**Problem description:** Restate, exactly as written, the entries below from the line that holds "Großartiger Teton Nationalpark" through the line that holds "Schöner Mops mit Regenschirm und Mantel". Pictures are not part of the copy.

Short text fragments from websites
* * * * *
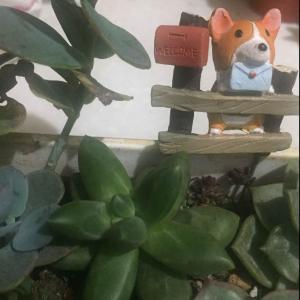 """我新添加了一棵""""千代田之松""""到我的""""花園""""。"""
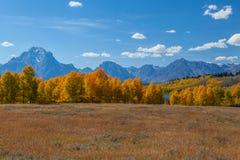 Großartiger Teton Nationalpark Stockfotografie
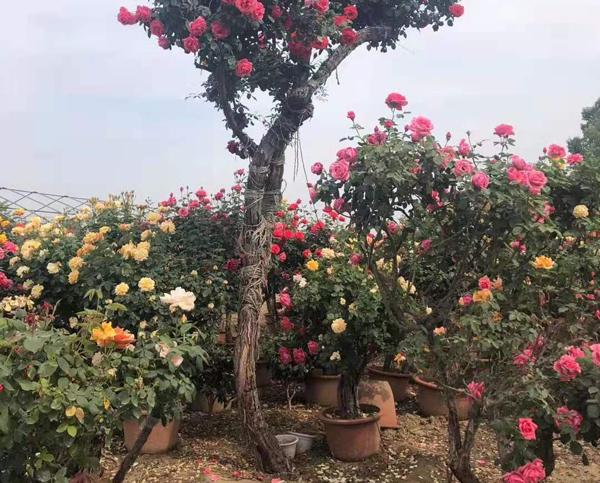 盆栽月季树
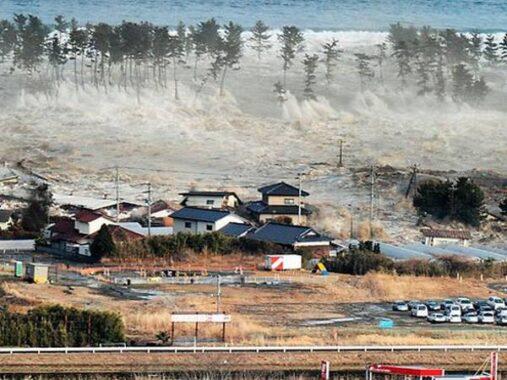 Nằm mơ thấy sóng thần chơi xổ số con gì dễ trúng nhất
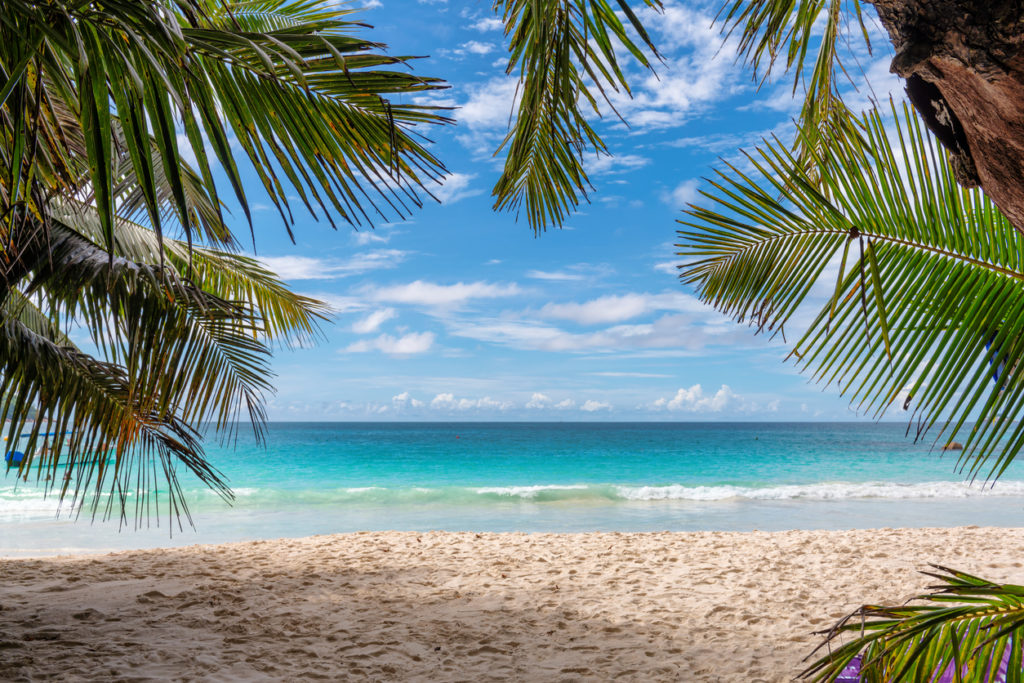 Jamaica tropical sandy beach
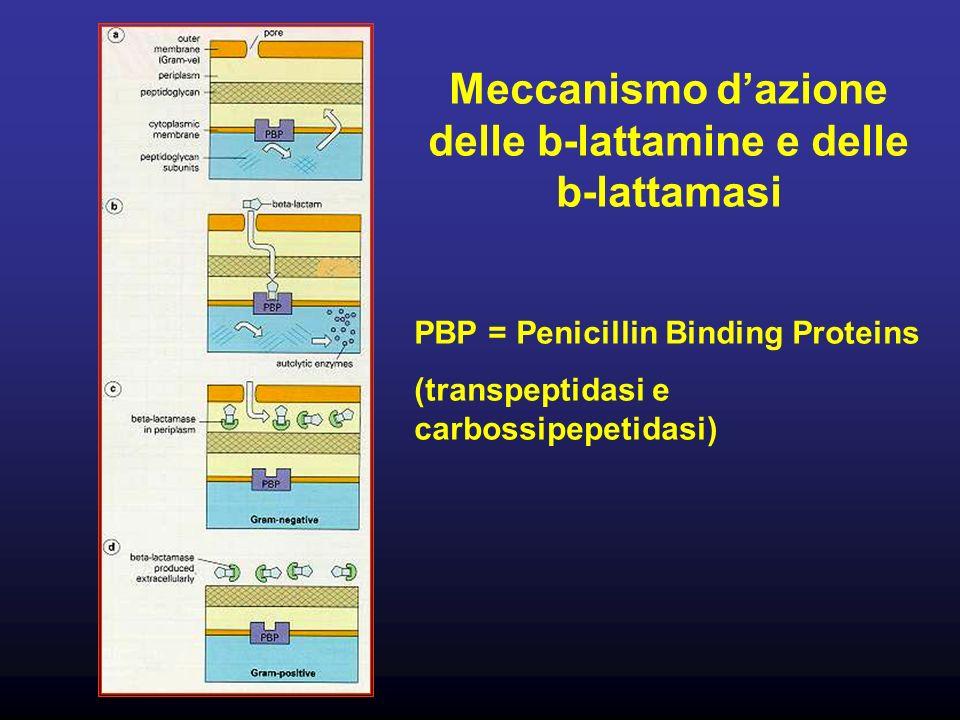 Meccanismo d'azione delle b-lattamine e delle b-lattamasi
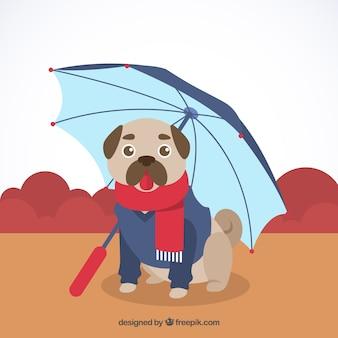 Schöner Mops mit Regenschirm und Mantel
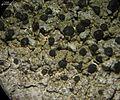 Mycoblastus sanguinarioides - Flickr - pellaea (2).jpg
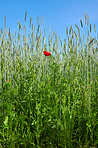 Poppies in field - Danish farmland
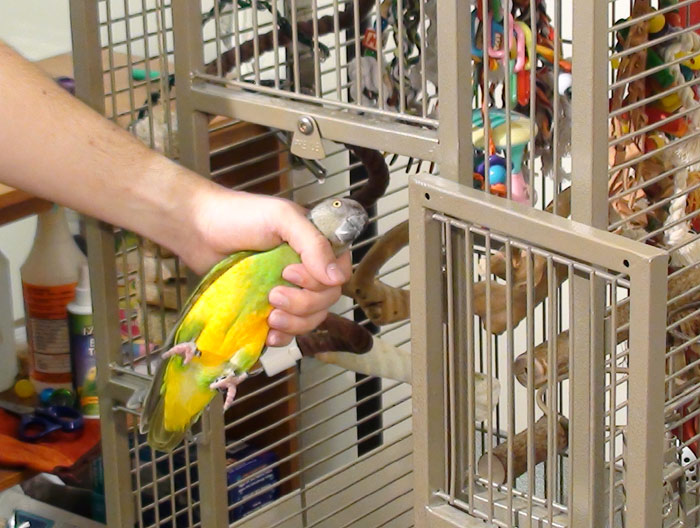 Parrot Being Put Into Cage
* * * * *
**Result for this task:**
 Großartiger Teton Nationalpark Stockfotografie
 盆栽月季树
 Nằm mơ thấy sóng thần chơi xổ số con gì dễ trúng nhất
 Jamaica tropical sandy beach
 Meccanismo d'azione delle b-lattamine e delle b-lattamasi
 Schöner Mops mit Regenschirm und Mantel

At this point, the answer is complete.